Los arqueólogos han descubierto pruebas de que en la cueva Cloggs, en el sureste de Australia, se llevaron a cabo elaborados rituales que implicaban la quema de hierba durante al menos 25.000 años.
Investigadores dirigidos por Bruno David, de la Universidad de Monash, y el anciano GunaiKurnai, Russell Mullett, hallaron miles de fitolitos conservados procedentes de hierbas quemadas en la cueva. Estas células vegetales microscópicas formaron repetidas capas finas de ceniza, lo que indica que se introdujeron hierbas enteras, incluidas las raíces, y se quemaron repetidamente.

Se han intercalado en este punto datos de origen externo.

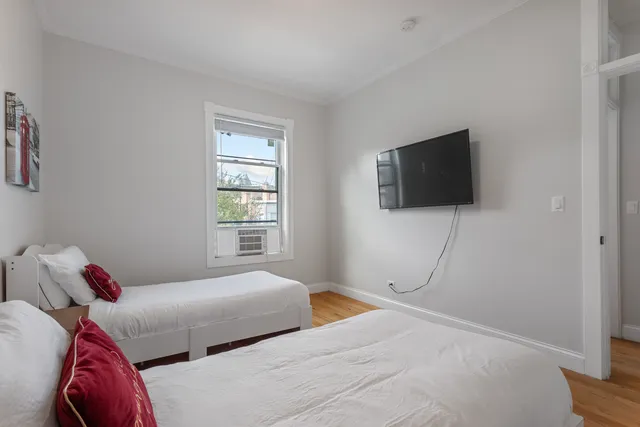 a bedroom with a bed and a flat screen tv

La práctica se remonta a 25.000 años atrás, con quemas más frecuentes entre hace 4.400 y 1.600 años. Hace unos 2.000 años, se colocó una piedra vertical en la cueva y la quema de hierba continuó a su alrededor durante los siguientes 400 años.
Los hallazgos se vinculan con los relatos del siglo XIX del antropólogo Alfred Howitt, quien describió rituales de ceniza similares realizados por hombres y mujeres medicina GunaiKurnai. La cueva se encuentra en territorio GunaiKurnai, en Victoria.
Anna Florin, de la Universidad Nacional Australiana, calificó el estudio como un sólido ejemplo de combinación del análisis científico con el conocimiento cultural indígena.